As environmental concerns intensify (and in the face of rising energy prices), the need for innovative approaches to reduce our reliance on energy-intensive heating systems becomes increasingly critical. Electrically heated clothing presents itself as a promising alternative solution to keep ourselves warm during the winter months, both indoors and outdoors. These garments could offer an efficient and practical way to provide individuals with the means to stay comfortably warm while simultaneously minimizing energy usage in domestic settings. By reducing reliance on centralized heating systems and focusing on targeted warmth, heated clothing has the potential to significantly decrease energy consumption, mitigate the strain of high energy costs, and contribute to a greener and more sustainable future.

The integration of conductive yarns into the fabric structure of heated garments, known as smart textile knitting, offers exciting possibilities for enhanced comfort and performance compared to traditional electric heating garments (EHGs). However, as this field is relatively new, research is needed to provide future designers with the necessary knowledge and techniques to effectively handle these materials. Conducting research in smart textile knitting will enable designers to optimize yarn selection, stitch patterns, resistance control, and fabric structure. Through this, stable electrical conductivity and high durability of the garments could be ensured. This research will contribute to unlocking the full potential of conductive yarns in weft-knitting, potentially leading to the creation of innovative designs that prioritize both functionality and comfort in heated clothing.

While heated clothing used outdoors may not directly contribute to sustainability, it could provide valuable additional comfort with low energy consumption.
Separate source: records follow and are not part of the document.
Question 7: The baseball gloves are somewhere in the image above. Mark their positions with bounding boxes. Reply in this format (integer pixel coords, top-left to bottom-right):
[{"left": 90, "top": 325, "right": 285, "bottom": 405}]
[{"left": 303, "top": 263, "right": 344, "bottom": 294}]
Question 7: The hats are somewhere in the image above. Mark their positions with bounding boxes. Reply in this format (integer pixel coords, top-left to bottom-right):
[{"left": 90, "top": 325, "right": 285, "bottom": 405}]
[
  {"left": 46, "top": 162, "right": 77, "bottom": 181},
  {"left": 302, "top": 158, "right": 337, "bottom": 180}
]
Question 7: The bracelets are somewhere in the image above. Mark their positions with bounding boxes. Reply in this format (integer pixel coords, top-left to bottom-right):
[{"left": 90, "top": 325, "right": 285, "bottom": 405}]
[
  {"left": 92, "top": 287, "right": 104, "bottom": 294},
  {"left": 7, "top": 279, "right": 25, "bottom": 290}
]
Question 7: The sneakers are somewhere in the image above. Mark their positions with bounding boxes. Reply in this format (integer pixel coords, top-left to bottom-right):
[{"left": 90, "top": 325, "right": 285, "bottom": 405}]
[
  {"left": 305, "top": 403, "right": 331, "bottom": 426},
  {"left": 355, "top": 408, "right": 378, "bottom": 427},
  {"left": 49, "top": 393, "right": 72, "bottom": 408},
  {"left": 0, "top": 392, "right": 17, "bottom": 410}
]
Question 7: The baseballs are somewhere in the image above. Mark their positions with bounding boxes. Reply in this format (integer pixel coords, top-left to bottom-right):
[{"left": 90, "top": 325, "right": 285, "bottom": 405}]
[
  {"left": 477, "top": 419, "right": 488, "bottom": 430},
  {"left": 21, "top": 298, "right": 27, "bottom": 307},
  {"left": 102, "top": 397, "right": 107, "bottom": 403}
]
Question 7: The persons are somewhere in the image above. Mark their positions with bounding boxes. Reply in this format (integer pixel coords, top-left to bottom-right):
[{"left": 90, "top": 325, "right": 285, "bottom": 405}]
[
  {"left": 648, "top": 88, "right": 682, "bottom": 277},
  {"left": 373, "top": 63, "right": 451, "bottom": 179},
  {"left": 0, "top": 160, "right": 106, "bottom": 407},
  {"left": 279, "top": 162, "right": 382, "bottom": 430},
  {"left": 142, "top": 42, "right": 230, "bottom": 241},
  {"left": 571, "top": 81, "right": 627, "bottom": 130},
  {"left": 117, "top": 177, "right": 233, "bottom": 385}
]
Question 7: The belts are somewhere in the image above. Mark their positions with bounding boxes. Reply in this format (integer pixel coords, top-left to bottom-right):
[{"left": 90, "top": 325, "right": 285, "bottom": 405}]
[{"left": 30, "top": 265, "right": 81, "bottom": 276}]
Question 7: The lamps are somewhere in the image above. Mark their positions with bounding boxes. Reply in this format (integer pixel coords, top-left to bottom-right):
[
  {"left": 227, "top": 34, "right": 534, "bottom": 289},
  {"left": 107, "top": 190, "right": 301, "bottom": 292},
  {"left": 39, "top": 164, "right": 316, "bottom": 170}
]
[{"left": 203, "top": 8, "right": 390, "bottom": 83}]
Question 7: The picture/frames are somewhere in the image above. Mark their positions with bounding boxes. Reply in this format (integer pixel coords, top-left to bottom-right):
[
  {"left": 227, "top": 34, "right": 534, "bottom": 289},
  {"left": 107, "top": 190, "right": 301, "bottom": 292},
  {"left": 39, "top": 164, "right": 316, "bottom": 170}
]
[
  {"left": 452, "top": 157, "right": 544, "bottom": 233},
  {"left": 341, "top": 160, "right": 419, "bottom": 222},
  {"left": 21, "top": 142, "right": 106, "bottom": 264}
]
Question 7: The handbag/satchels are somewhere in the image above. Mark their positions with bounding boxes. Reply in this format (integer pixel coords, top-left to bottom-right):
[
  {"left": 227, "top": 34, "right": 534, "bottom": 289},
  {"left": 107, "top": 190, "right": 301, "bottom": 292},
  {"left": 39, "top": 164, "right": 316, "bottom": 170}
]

Smart textile heated garments could specifically hold significant benefits for individuals with specific health conditions, such as nerve issues like Raynaud’s disease. This is a condition characterized by reduced blood flow to extremities, leading to cold and numb fingers or toes. Smart textile heated garments could provide targeted warmth to these vulnerable areas, helping to alleviate symptoms and improve comfort for individuals with such conditions.

The research conducted on smart textile knitting, despite focusing on silver-coated compound yarns, can be extrapolated to other types of conductive yarns, such as carbon-based yarns. Therefore, the gained knowledge can be adapted by designers while enabling the development of heated garments that utilise alternative materials.